Analysis: The claude‑howto project exemplifies a broader trend: practitioners are building the educational resources that vendors overlook. This open‑source, community‑driven approach accelerates learning but also raises concerns about quality control and security vetting. As agentic AI becomes central to DevSecOps, we’ll see a parallel rise in both enablement tools and security frameworks. The challenge for 2026 and beyond is to balance speed of innovation with robust governance—and guides like this one are the first step.
Prediction:
- +1 Agentic AI will become a standard part of every developer’s toolkit within 18 months, reducing repetitive coding tasks by 40–60% and freeing engineers for higher‑value security work.
- +1 Open‑source training resources will outpace vendor documentation, creating a vibrant ecosystem of community‑maintained guides that evolve faster than official releases.

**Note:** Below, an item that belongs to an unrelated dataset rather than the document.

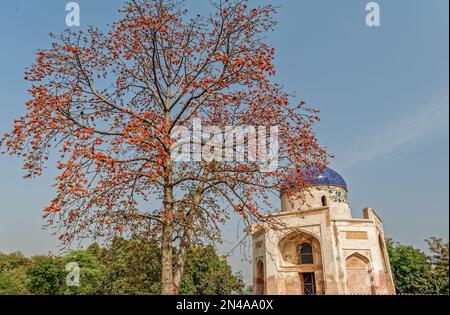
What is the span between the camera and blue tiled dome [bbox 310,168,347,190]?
22.6 metres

- -1 The rapid adoption of AI agents without proper security hardening will lead to a wave of supply‑chain attacks and data leaks, prompting urgent investment in AI‑specific security tools and training.
- +1 Enterprises that invest in agentic AI literacy and governance now will gain a significant competitive advantage, while laggards will struggle with both productivity and security gaps.
- -1 Regulatory bodies will begin scrutinizing AI agent behaviors, potentially mandating audit trails and hook‑based controls—adding compliance overhead but also driving security best practices.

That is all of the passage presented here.